FSF3730 Integrable Systems 7.5 credits

The course covers

• The Projection Method of Olshanetsky and Perelomov

• Classical Integrability of the Calogero-Moser systems

• Solution of a Quantum Mechanical N-Body Problem

• Algebraic Approach to x^2 + α/x^2 Interactions

• Some Hamiltonian Mechanics

• The Classical Non-Periodic Toda Lattice

• r-Matrices and Yang Baxter Equations

• Integrable Systems and gl(∞)

• Infinite Dimensional Toda Systems

• Integrable Field Theories from Poisson Algebras

• Generalized Garnier Systems and Membranes

• Differential Lax Operators, Spectral Transform and Solitons

After passing the course the students will understand, and are able to apply, the theory of finite-dimensional Hamiltonian systems, the spectral transform and solitons, and relativistic minimal surfaces.

A Master degree including at least 30 university credits (hp) in in Mathematics.

Jens Hoppe: Lectures on Integrable Systems. Springer Lecture Notes in Physics m10 1992, ISBN: 978-3-540-55700-5 (Print), 978-3-540-47274-2 (Online)

Based on recommendation from KTH’s coordinator for disabilities, the examiner will decide how to adapt an examination for students with documented disability.

The examiner may apply another examination format when re-examining individual students.

If the course is discontinued, students may request to be examined during the following two academic years.

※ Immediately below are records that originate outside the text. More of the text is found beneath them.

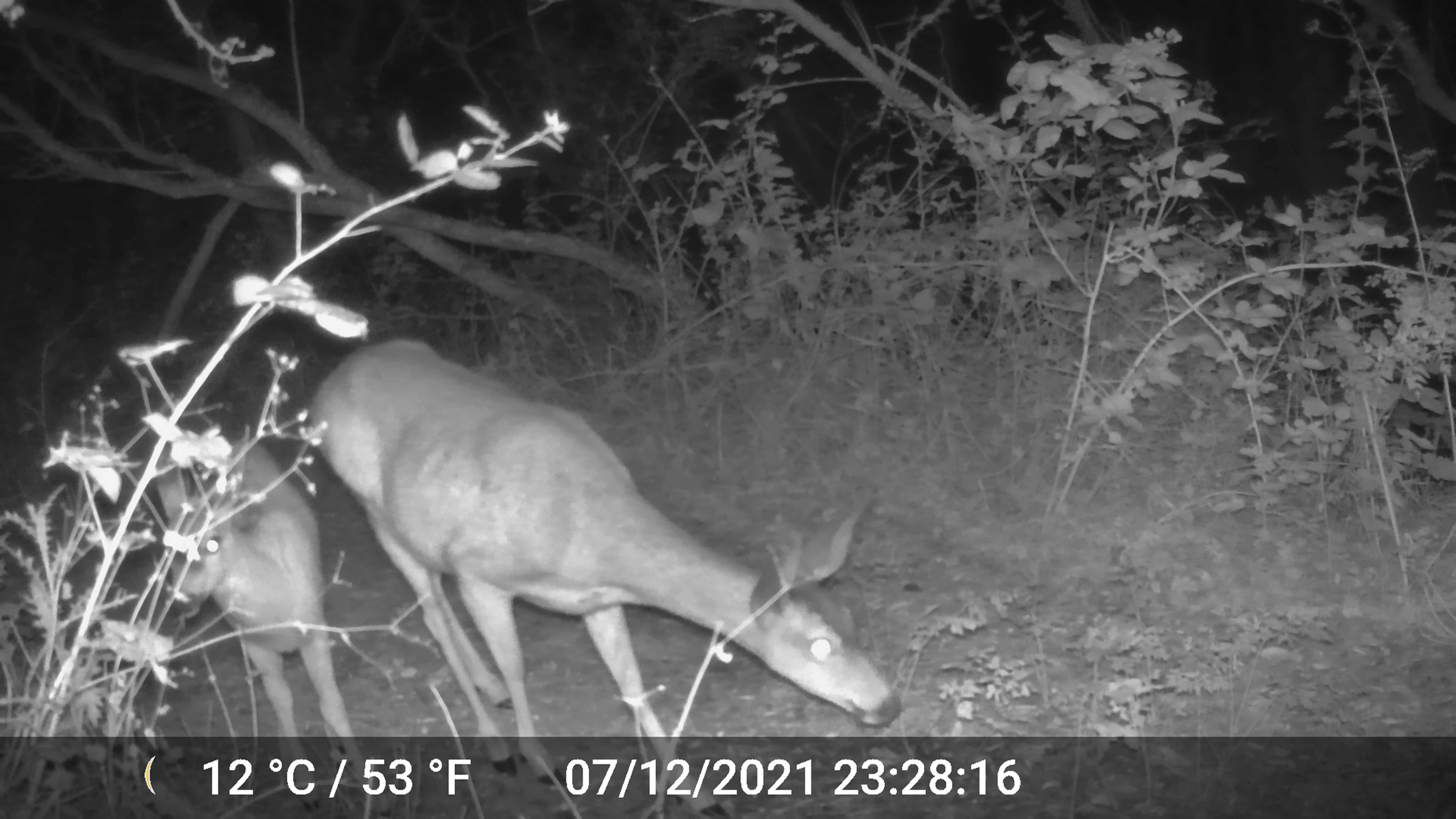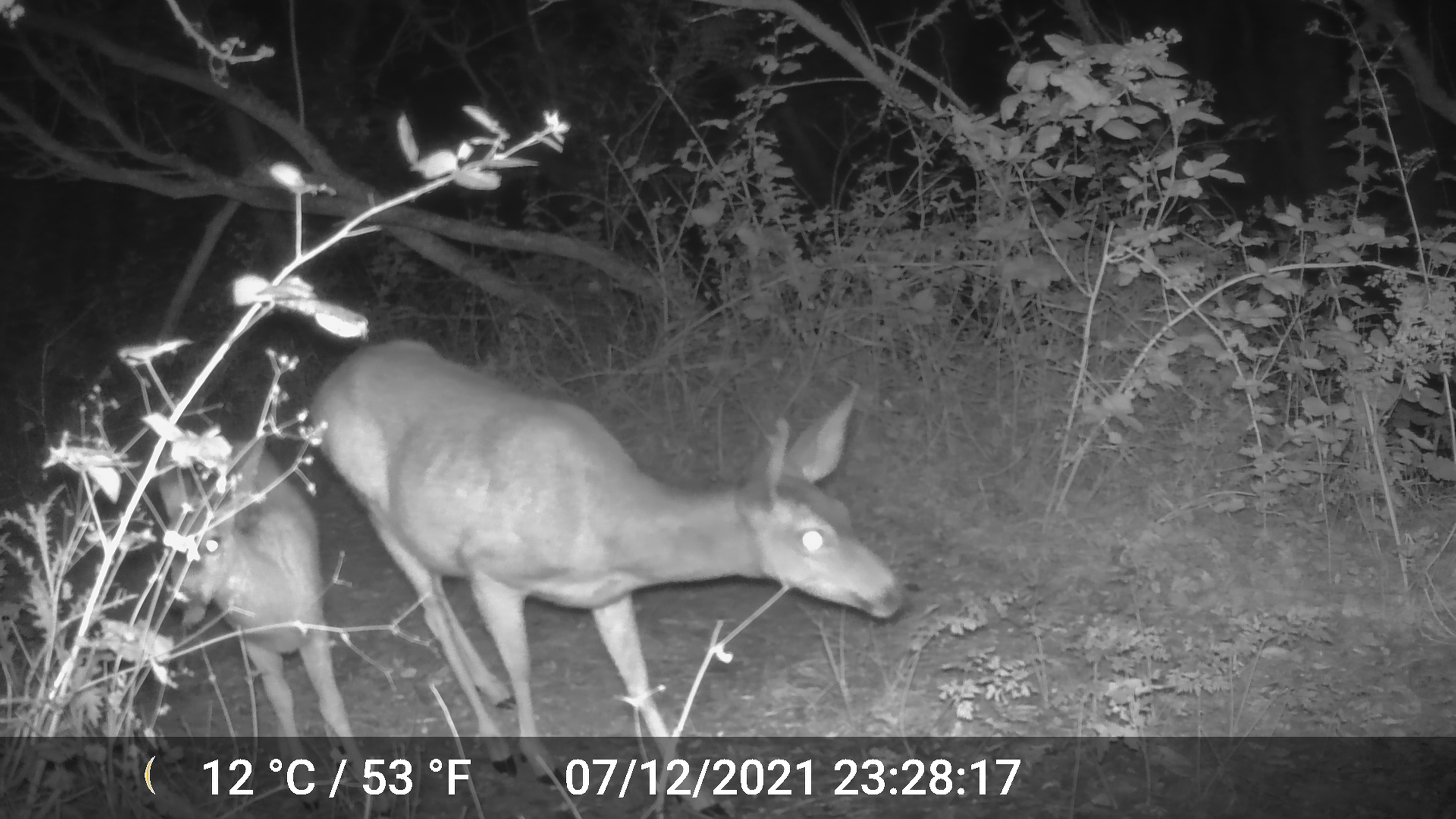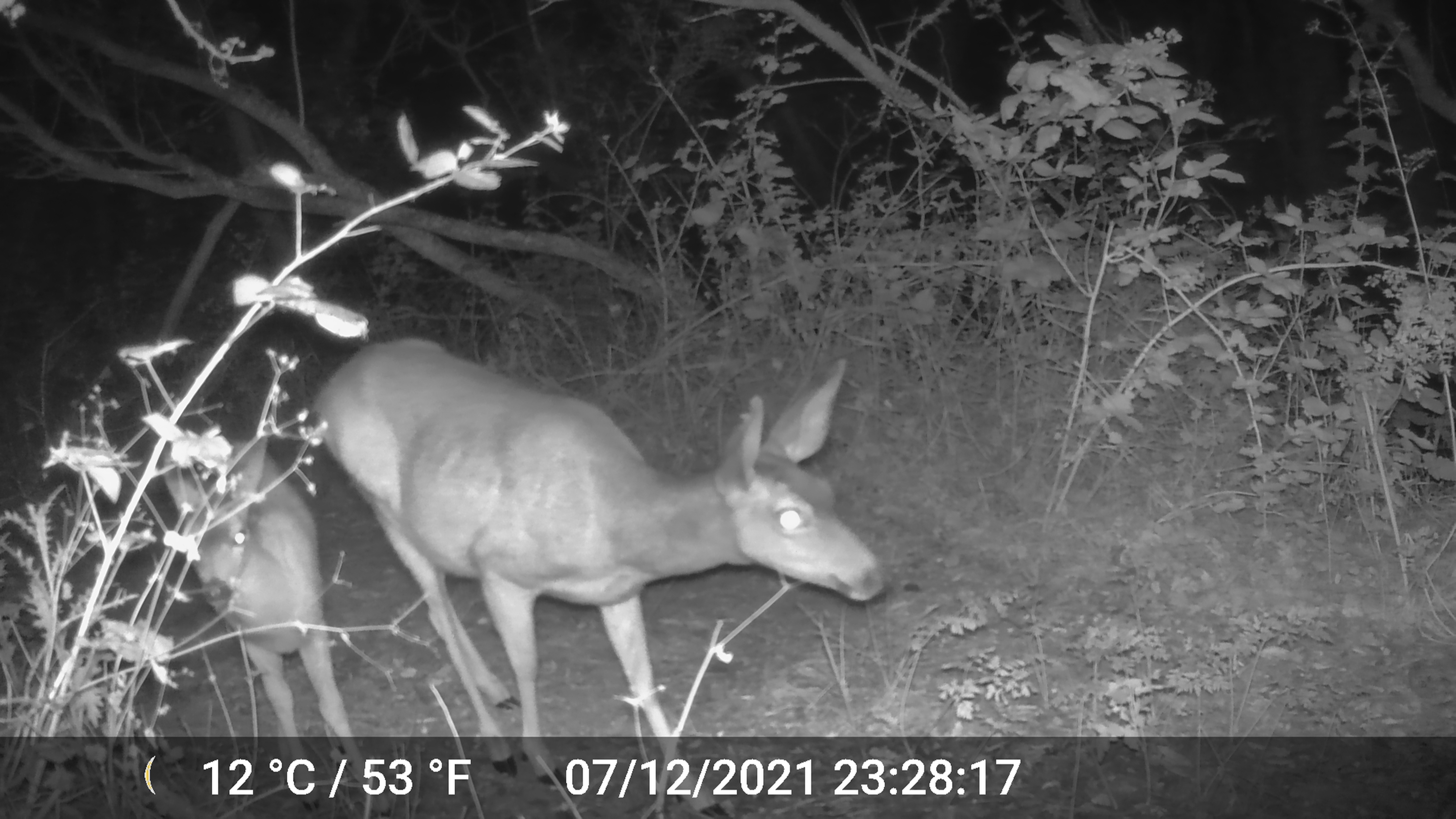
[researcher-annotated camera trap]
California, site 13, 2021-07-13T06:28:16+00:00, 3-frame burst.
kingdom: Animalia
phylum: Chordata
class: Mammalia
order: Artiodactyla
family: Cervidae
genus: Odocoileus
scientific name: Odocoileus hemionus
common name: mule deer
Mule deer (Odocoileus hemionus).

Homework and an oral examination at the end of the course.

 Approved homework and examination.

• All members of a group are responsible for the group's work.
• In any assessment, every student shall honestly disclose any help received and sources used.
• In an oral assessment, every student shall be able to present and answer questions about the entire assignment and solution.